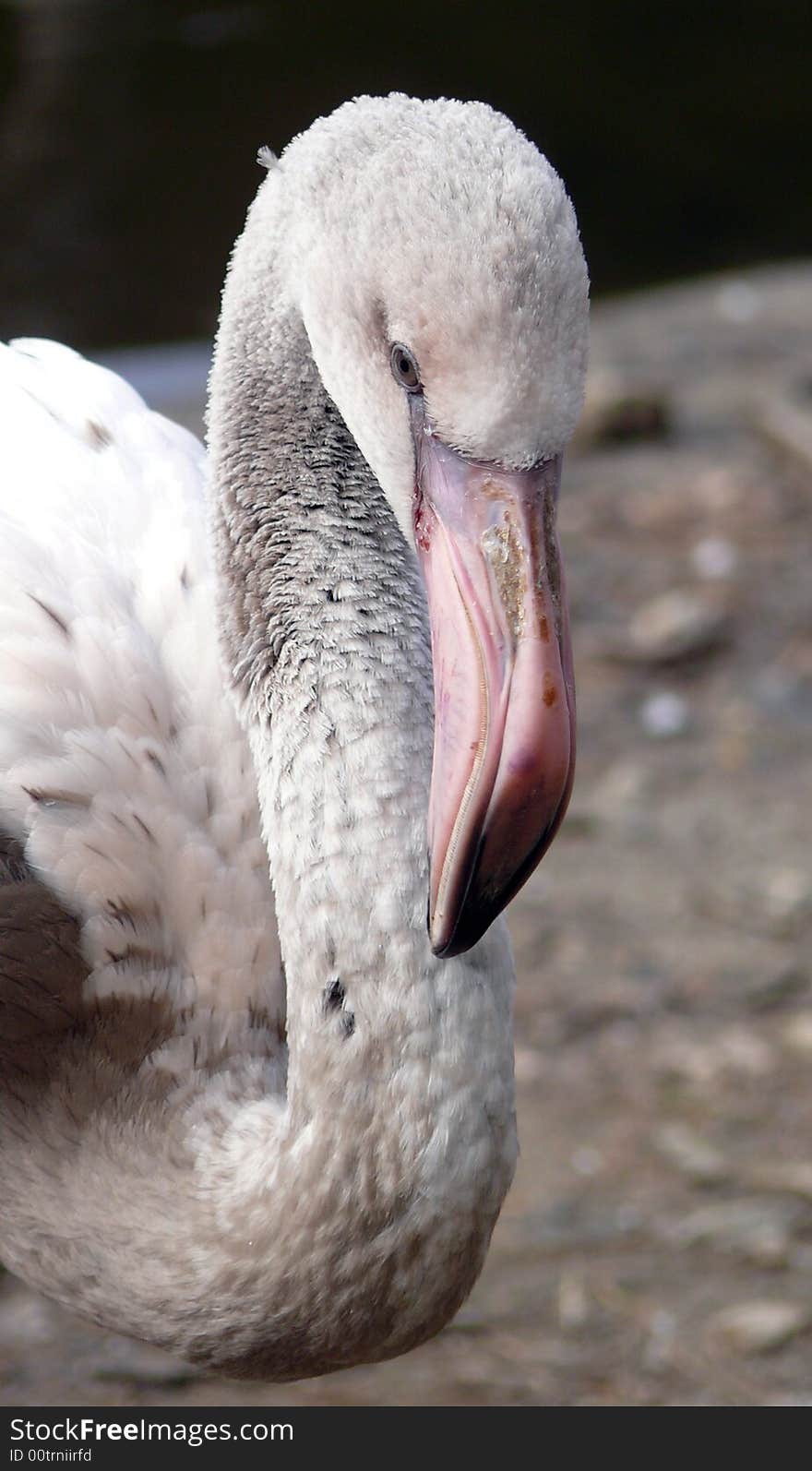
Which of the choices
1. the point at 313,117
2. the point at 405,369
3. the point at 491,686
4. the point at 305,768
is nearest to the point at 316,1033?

- - - - - - -

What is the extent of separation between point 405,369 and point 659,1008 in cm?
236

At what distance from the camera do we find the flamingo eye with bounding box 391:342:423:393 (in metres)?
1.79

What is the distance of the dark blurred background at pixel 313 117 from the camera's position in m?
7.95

- - - - - - -

-- EXERCISE DETAILS --
From the material above, keep only the lines that contain the word "point" and copy each one out. Case counts, so a line with the word in different capitals doesn't match.

-- CORRECT RESULT --
1. the point at 313,117
2. the point at 405,369
3. the point at 491,686
4. the point at 305,768
is nearest to the point at 316,1033?
What is the extent of separation between point 405,369 and point 659,1008 in cm?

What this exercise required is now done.